ОТРЫВОК ИНТЕРВЬЮ »

━━━━━━━━━━━━━━━━━━━━━━━━━━━━━━

Венсан Кассель: «Сохраняйте загадку»

Господин Кассель, почему вы так часто играете резких, «сырых» персонажей?
Думаю, потому что именно к таким ролям я и тянусь. Даже в жизни, когда я наблюдаю за людьми... Во французском у нас есть выражение à plusieurs couches (многослойный).
Вы имеете в виду многослойные личности?
Да. То, как люди себя ведут — парадоксы, противоречия. Все эти штуки, с которыми нам приходится жить, притворяясь, будто всё просто: чёрное или белое. А ведь именно в этом и кроется самое интересное в человеческой природе. В том, что мы должны делать одно, а изображать совсем другое. Вот тогда и становится по-настоящему увлекательно. Если ты просто говоришь то, что чувствуешь, — это не так интересно. А вот когда приходится врать — вот это уже интересно.

━━━━━━━━━━━━━━━━━━━━━━━━━━━━━━

ИСХОДНЫЕ ДАННЫЕ »
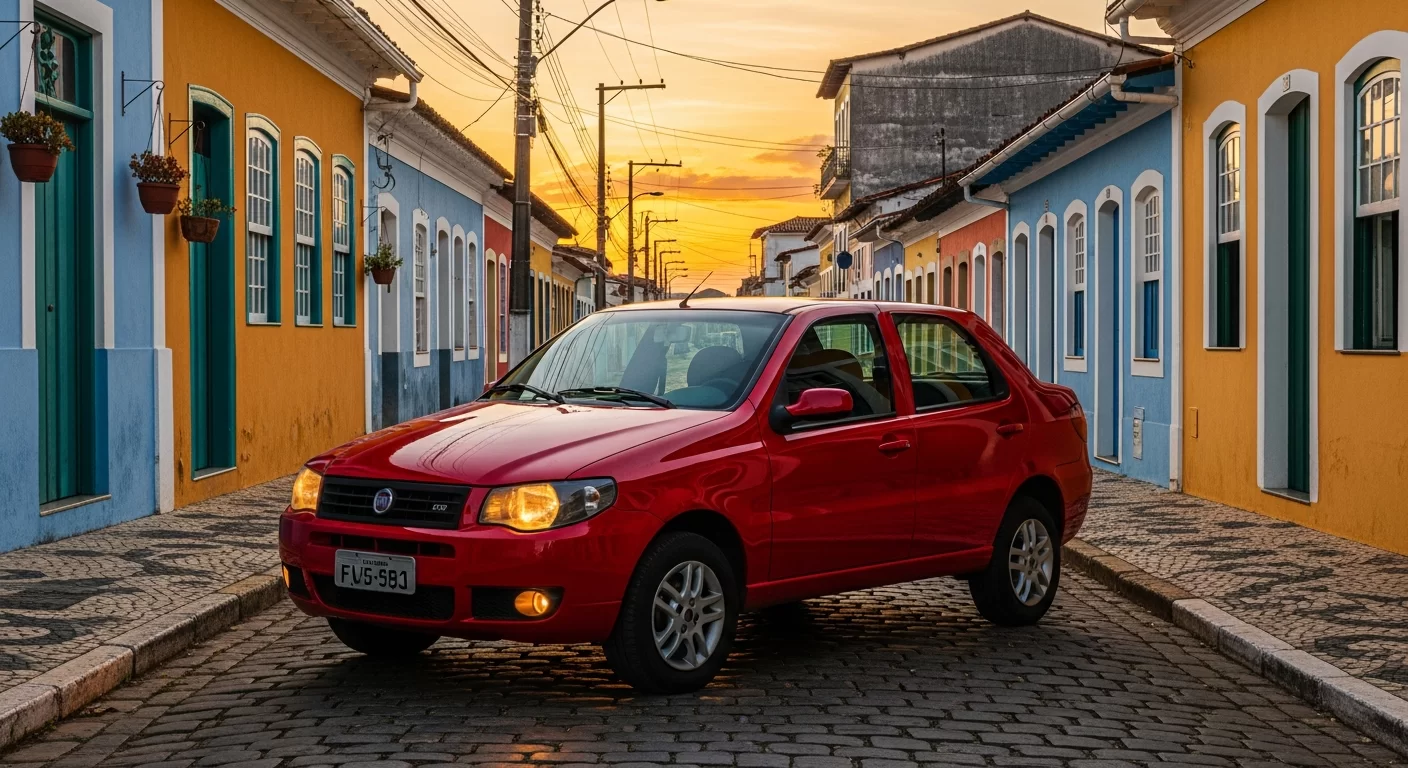 tabela fipe do palio weekend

━━━━━━━━━━━━━━━━━━━━━━━━━━━━━━

ИЗУЧИТЕ МАТЕРИАЛ »
**1.** Определите, соответствуют ли отрывку интервью следующие утверждения. Для каждого ответьте «да» или «нет» и приведите точную решающую цитату.
(a) Кассель объясняет, что часто играет резких персонажей, потому что его тянет к таким ролям.
(b) Выражение «à plusieurs couches» Кассель приводит как английское.
(c) По словам Касселя, когда человек просто говорит то, что чувствует, это особенно интересно.
**2.** Ответьте по отрывку интервью на вопросы:
(a) Как переводится французское выражение, которое упоминает Кассель?
(b) Что, по его словам, людям приходится изображать, живя с парадоксами и противоречиями?
(c) В каком случае, по словам Касселя, становится интересно?

ОТВЕТЫ К ЗАДАНИЯМ »
**1.**
(a) Да: «Думаю, потому что именно к таким ролям я и тянусь».
(b) Нет: «Во французском у нас есть выражение à plusieurs couches».
(c) Нет: «Если ты просто говоришь то, что чувствуешь, — это не так интересно».

**2.**
(a) Выражение «à plusieurs couches» переводится как «многослойный».
(b) Людям приходится притворяться, будто всё просто: чёрное или белое.
(c) Интересно становится тогда, когда приходится врать.